3 As siglas referem se a frações de classe que a seguir se identificam. BEP é Burguesia Empresarial e Proprietária; BD é Burguesia Dirigente; BP é Burguesia Profissional; BDP é Burguesia Dirigente e profissional; PBIC é Pequena Burguesia Intelectual e Científica; PBTEI é a Pequena Burguesia técnica e de Enquadramento Intermédio; PBIP é Pequena Burguesia Independente e Proprietária; PBA, Pequena Burguesia Agrícola; PBPA é Pequena Burguesia Pluriactiva Assalariada; PBAP é Pequena Burguesia Agrícola Pluriactiva; PBE significa Pequena Burguesia de Execução; PBEP é a Pequena Burguesia de Execução Pluriactiva; OI é o Operariado Industrial; OA, Operariado Agrícola; OIA, Operariado Industrial e Agrícola; e o OP é o Operariado Pluriactivo. Esta nomenclatura, usada para caracterizar a estratificação social que caracteriza os inquiridos em classes e frações de classe, segue regras de taxonomia (ou critérios classificatórios/distinguidores) sugeridos por Dulce Magalhães. Vamos referir como fundamentação bibliográfica, a sua dissertação de doutoramento Dimensão Simbólica de uma Prática Social: Consumo do Vinho em Quotidianos Portuenses (2005). Na sua dissertação de doutoramento, Dulce Magalhães explicita os moldes da construção do lugar de classe individual (LCI) e do lugar de classe de origem (LCO). Na página 479, em nota de rodapé, esclarece que foi efetuada atempadamente uma atualização da Matriz de Construção dos Lugares de Classe dos Indivíduos, construída por João Ferreira de Almeida, António Firmino Costa e Fernando Luís Machado com base na Classificação Nacional das Profissões versão 1980, cuja primeira versão foi publicada em ‘Famílias, estudantes e universidade', in Sociologia ' Problemas e Práticas, 4, 1988, p. 14; as alterações produzidas pelos mesmos autores publicaram se em ‘Estudantes e amigos ' trajetórias e redes de sociabilidade', in Análise Social, 105 106, Lisboa, 1990, p. 221. A atualização por nós efetuada, teve por base os pressupostos teóricos dos autores referidos, adequados, desta feita, à Classificação Nacional das Profissões, versão 1994, Instituto do Emprego e Formação Profissional, Ministério do Emprego e da Segurança Social.

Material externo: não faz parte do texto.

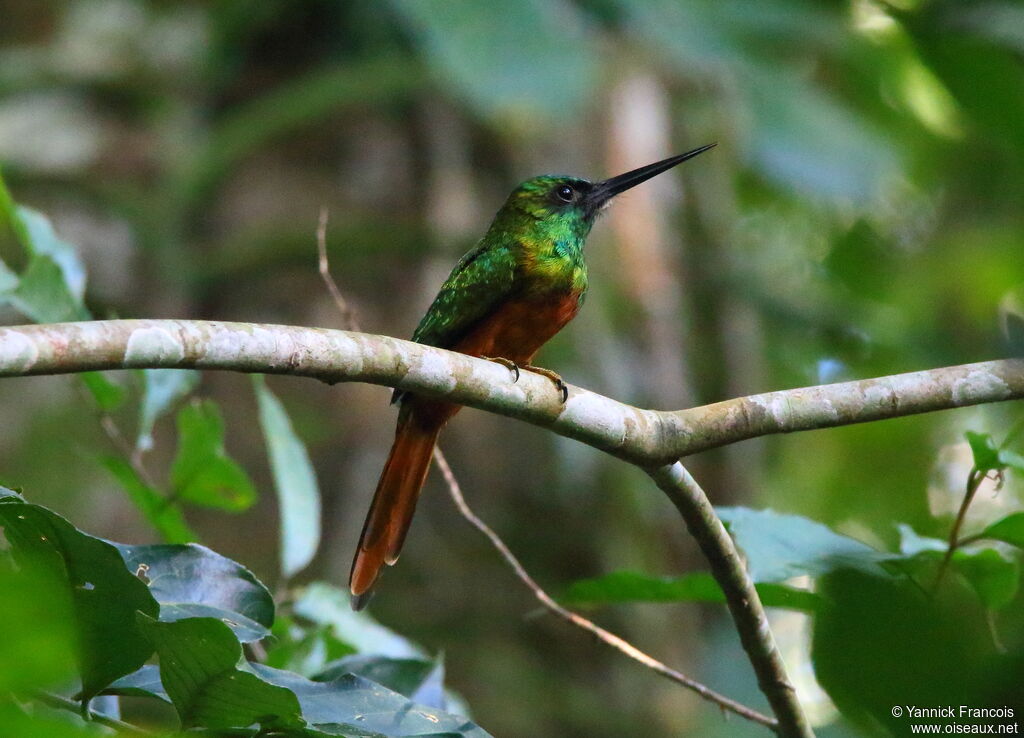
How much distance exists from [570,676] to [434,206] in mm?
1858

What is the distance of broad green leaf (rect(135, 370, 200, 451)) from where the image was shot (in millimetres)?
2010

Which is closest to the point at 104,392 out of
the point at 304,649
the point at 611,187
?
the point at 304,649

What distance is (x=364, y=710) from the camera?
1219 millimetres

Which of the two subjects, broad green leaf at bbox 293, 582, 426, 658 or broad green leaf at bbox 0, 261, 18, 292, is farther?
broad green leaf at bbox 293, 582, 426, 658

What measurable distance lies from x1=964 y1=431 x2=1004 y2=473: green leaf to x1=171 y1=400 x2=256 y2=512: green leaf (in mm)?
1152

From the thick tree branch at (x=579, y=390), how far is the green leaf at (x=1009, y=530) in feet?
0.90

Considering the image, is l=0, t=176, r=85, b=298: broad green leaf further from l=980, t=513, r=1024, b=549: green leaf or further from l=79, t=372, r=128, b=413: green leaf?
l=980, t=513, r=1024, b=549: green leaf

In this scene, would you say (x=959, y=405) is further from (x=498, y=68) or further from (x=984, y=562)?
(x=498, y=68)

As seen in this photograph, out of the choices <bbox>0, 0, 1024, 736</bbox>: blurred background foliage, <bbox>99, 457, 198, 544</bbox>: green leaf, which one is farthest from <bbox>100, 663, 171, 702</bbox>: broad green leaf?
<bbox>0, 0, 1024, 736</bbox>: blurred background foliage

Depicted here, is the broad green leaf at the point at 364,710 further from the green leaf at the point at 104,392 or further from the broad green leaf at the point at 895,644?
the green leaf at the point at 104,392

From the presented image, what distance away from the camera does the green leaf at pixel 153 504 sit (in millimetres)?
1809

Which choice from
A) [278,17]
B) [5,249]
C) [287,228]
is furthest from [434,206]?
[5,249]

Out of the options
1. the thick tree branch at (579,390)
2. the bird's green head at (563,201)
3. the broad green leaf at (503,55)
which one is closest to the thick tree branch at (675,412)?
the thick tree branch at (579,390)

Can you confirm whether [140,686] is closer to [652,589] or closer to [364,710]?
[364,710]
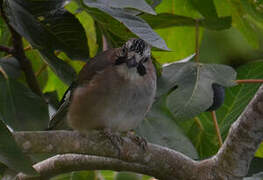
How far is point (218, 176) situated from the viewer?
208cm

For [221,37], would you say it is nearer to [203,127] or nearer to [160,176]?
[203,127]

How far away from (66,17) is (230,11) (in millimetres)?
847

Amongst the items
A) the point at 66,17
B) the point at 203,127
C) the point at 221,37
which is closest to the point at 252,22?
the point at 203,127

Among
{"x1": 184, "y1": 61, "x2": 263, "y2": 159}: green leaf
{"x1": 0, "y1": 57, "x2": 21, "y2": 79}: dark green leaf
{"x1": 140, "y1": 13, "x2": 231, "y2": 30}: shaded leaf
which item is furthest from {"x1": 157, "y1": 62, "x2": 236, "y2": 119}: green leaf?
{"x1": 0, "y1": 57, "x2": 21, "y2": 79}: dark green leaf

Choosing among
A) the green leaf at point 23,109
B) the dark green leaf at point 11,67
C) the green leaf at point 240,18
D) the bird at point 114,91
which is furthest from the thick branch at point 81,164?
the green leaf at point 240,18

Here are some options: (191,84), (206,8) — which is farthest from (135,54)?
(206,8)

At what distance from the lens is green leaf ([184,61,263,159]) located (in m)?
2.79

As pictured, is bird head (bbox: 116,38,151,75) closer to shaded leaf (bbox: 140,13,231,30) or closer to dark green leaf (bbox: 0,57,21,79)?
shaded leaf (bbox: 140,13,231,30)

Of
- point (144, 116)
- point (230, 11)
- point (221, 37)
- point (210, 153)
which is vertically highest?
point (230, 11)

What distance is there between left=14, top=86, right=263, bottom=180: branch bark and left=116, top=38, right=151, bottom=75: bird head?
407 millimetres

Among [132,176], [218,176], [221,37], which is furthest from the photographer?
[221,37]

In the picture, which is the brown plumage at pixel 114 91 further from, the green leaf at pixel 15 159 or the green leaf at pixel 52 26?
the green leaf at pixel 15 159

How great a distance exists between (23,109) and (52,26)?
0.39 meters

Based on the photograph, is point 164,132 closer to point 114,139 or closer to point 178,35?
point 114,139
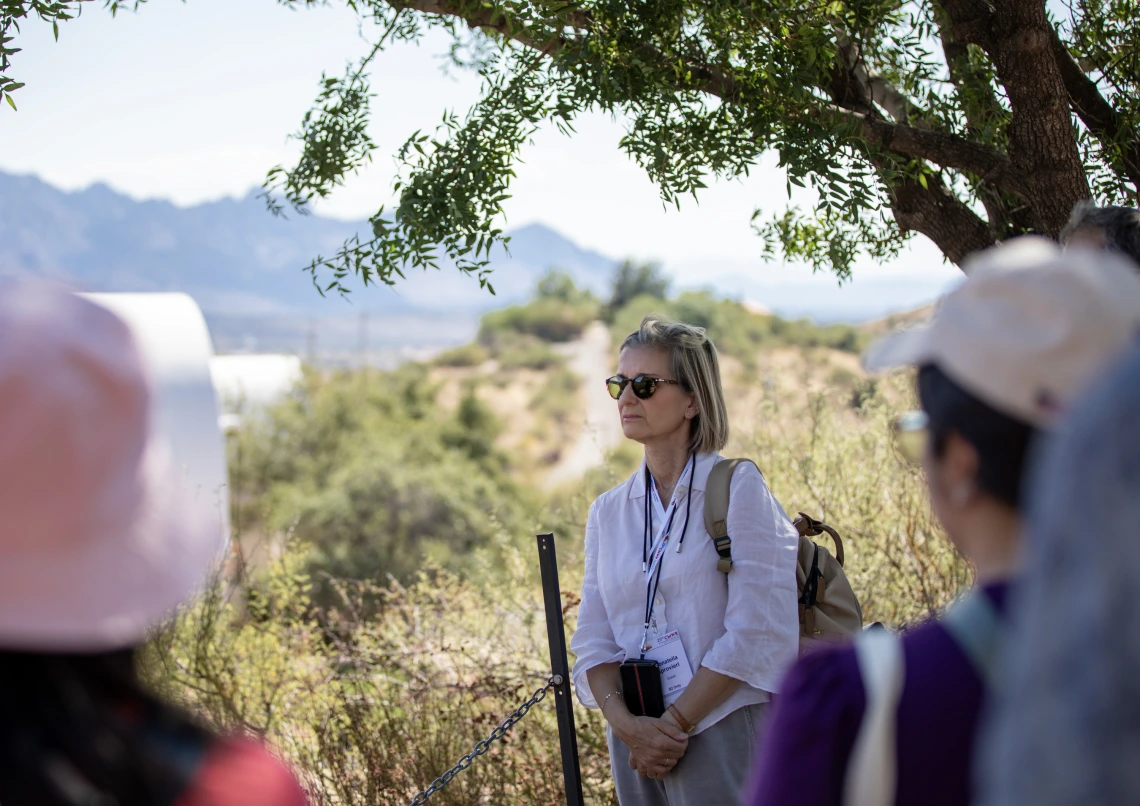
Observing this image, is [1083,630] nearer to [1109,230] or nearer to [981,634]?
[981,634]

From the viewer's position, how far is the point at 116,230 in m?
178

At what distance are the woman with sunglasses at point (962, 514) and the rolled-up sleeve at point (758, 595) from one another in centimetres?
164

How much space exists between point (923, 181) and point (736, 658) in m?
1.77

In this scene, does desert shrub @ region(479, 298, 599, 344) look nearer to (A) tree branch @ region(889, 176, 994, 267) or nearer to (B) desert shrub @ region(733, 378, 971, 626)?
(B) desert shrub @ region(733, 378, 971, 626)

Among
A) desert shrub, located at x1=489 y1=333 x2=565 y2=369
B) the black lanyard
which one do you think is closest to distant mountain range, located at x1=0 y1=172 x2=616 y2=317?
desert shrub, located at x1=489 y1=333 x2=565 y2=369

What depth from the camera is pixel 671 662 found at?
2.94 m

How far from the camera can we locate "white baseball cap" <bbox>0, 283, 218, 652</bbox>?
999 mm

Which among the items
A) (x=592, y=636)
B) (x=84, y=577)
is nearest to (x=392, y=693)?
(x=592, y=636)

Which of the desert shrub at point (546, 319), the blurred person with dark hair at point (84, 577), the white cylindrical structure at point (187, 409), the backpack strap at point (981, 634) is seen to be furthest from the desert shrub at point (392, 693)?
the desert shrub at point (546, 319)

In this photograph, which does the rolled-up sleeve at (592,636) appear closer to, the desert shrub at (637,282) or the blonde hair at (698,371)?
the blonde hair at (698,371)

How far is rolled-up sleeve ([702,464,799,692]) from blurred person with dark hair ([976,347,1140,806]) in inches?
82.8

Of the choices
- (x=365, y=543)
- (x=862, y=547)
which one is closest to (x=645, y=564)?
(x=862, y=547)

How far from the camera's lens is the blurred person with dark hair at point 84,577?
98 cm

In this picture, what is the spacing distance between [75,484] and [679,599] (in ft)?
7.18
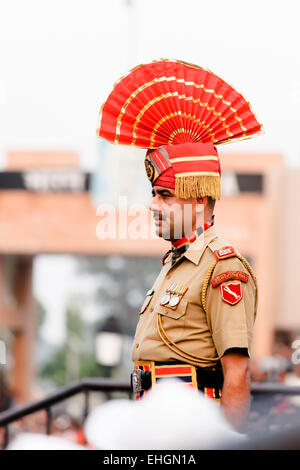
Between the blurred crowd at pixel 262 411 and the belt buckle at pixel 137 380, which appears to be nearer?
the belt buckle at pixel 137 380

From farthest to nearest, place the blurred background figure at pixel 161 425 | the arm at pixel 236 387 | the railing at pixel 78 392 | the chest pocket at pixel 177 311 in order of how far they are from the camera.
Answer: the railing at pixel 78 392 → the chest pocket at pixel 177 311 → the arm at pixel 236 387 → the blurred background figure at pixel 161 425

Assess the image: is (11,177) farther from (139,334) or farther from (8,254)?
(139,334)

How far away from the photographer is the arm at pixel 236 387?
183 centimetres

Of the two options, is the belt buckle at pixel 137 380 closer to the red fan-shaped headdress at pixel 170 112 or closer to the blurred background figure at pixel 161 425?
the red fan-shaped headdress at pixel 170 112

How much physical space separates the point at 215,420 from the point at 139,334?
85 centimetres

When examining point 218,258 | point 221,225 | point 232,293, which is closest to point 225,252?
point 218,258

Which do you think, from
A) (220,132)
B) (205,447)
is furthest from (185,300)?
(205,447)

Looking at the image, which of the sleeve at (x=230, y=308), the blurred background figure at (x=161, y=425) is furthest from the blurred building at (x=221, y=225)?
the blurred background figure at (x=161, y=425)

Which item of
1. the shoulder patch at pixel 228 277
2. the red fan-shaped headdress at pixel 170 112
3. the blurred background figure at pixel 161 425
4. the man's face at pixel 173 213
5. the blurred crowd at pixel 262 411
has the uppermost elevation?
the red fan-shaped headdress at pixel 170 112

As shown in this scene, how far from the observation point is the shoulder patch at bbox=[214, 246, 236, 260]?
6.72 ft

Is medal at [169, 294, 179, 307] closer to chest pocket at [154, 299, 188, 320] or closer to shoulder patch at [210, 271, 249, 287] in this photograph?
chest pocket at [154, 299, 188, 320]

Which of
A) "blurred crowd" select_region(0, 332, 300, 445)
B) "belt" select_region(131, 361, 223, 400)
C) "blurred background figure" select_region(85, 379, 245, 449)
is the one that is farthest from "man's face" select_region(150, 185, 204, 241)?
"blurred background figure" select_region(85, 379, 245, 449)

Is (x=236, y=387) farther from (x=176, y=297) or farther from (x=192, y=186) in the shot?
(x=192, y=186)

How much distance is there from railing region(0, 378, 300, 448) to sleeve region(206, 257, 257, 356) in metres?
1.54
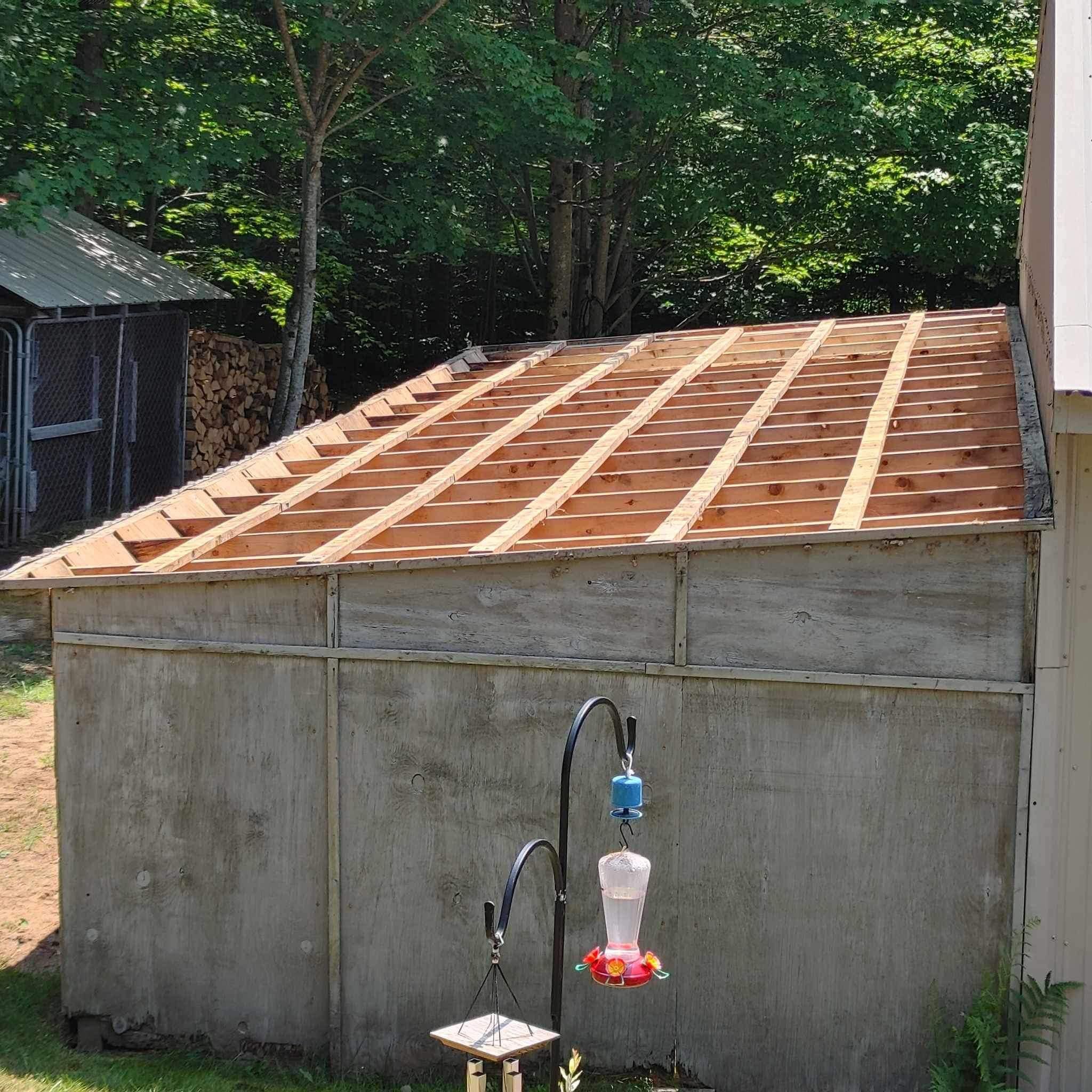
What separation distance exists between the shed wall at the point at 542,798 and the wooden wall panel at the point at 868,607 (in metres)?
0.01

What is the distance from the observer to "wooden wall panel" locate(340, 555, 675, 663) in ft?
19.8

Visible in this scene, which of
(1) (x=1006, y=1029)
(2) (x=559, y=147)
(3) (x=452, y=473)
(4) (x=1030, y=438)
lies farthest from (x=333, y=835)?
(2) (x=559, y=147)

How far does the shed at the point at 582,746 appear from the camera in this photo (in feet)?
18.7

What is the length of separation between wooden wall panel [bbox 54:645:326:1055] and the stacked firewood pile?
10789 millimetres

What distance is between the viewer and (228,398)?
1808 cm

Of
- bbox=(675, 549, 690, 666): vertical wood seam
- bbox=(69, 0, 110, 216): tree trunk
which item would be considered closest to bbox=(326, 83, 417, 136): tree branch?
bbox=(69, 0, 110, 216): tree trunk

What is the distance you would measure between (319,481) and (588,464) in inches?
70.5

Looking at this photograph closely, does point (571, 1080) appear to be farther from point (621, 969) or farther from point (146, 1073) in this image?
point (146, 1073)

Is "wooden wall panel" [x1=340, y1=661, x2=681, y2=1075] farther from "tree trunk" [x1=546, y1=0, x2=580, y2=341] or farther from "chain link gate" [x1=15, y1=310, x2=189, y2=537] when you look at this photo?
"tree trunk" [x1=546, y1=0, x2=580, y2=341]

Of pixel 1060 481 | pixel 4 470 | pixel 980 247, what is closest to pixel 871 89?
pixel 980 247

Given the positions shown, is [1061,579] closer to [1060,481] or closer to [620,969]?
[1060,481]

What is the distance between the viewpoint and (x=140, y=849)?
22.3ft

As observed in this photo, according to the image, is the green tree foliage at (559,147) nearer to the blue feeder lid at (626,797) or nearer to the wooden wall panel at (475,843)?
the wooden wall panel at (475,843)

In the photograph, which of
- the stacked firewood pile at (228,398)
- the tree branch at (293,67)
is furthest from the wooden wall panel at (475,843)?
the stacked firewood pile at (228,398)
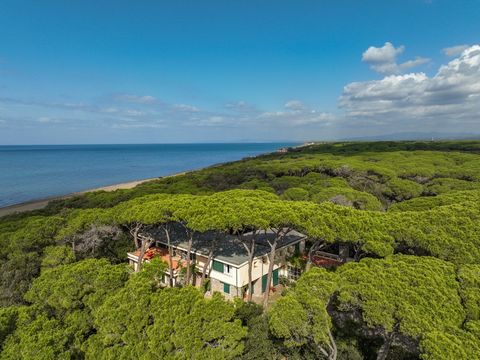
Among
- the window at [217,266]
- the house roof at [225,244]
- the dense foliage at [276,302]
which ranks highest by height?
the dense foliage at [276,302]

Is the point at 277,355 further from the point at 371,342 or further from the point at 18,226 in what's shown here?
the point at 18,226

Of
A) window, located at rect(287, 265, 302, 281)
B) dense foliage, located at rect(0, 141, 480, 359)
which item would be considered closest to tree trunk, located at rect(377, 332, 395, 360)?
dense foliage, located at rect(0, 141, 480, 359)

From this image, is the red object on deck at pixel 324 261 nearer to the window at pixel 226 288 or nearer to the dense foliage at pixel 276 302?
the dense foliage at pixel 276 302

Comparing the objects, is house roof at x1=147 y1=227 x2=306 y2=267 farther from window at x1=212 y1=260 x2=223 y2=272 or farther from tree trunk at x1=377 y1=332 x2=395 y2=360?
tree trunk at x1=377 y1=332 x2=395 y2=360

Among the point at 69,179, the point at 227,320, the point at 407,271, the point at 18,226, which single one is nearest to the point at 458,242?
the point at 407,271

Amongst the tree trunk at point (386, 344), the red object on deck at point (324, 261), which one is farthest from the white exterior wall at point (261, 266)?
the tree trunk at point (386, 344)

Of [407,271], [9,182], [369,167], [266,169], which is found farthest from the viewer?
[9,182]

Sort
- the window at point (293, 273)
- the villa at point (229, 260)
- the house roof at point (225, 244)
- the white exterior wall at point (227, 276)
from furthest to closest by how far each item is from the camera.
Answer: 1. the window at point (293, 273)
2. the house roof at point (225, 244)
3. the villa at point (229, 260)
4. the white exterior wall at point (227, 276)

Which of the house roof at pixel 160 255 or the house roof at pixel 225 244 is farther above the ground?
the house roof at pixel 225 244
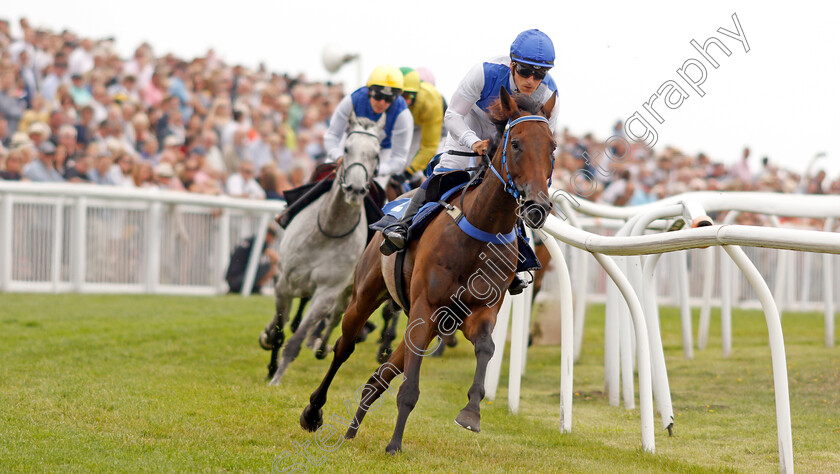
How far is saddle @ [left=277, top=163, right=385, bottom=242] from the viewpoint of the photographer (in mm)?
8383

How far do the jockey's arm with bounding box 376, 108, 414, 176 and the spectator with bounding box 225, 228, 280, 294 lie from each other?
18.7ft

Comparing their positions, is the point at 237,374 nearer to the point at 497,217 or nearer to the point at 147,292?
the point at 497,217

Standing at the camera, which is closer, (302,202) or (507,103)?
(507,103)

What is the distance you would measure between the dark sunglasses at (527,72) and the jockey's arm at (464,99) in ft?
1.26

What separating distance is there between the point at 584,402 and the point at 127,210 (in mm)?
8214

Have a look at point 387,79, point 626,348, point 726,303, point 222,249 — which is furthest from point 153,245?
point 626,348

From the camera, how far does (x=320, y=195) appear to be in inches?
331

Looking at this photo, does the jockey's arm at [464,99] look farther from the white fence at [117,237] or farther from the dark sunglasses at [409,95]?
the white fence at [117,237]

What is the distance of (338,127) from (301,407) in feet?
11.1

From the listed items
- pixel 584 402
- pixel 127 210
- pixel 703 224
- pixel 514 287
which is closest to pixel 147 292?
pixel 127 210

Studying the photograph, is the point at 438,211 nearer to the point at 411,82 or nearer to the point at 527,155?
the point at 527,155

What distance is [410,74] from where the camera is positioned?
9.30 meters

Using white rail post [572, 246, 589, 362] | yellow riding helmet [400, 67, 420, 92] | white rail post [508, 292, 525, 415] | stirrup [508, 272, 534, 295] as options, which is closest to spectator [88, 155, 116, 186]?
yellow riding helmet [400, 67, 420, 92]

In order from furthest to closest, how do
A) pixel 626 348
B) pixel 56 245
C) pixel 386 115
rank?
pixel 56 245 → pixel 386 115 → pixel 626 348
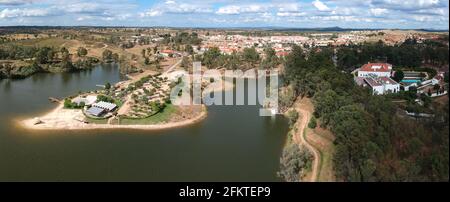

Muito embora tendo conhecimento das mais valias proporcionadas por opções metodológicas e operacionais mais recentes a este nível, como será o caso da construção do indicador socioprofissional individual e do familiar, da autoria de António Firmino da Costa, optámos por uma aposta anterior, na medida em que esta permite uma outra visibilidade entre clivagens encontradas no seio de determinadas frações de classe; cf. António Firmino da Costa, Sociedade de Bairro, Oeiras, Celta, 1999, pp. 226 245..

4 Consideramos como nível de ensino baixo até ao nono ano de escolaridade, médio o secundário e alto bacharelato e níveis superiores de educação.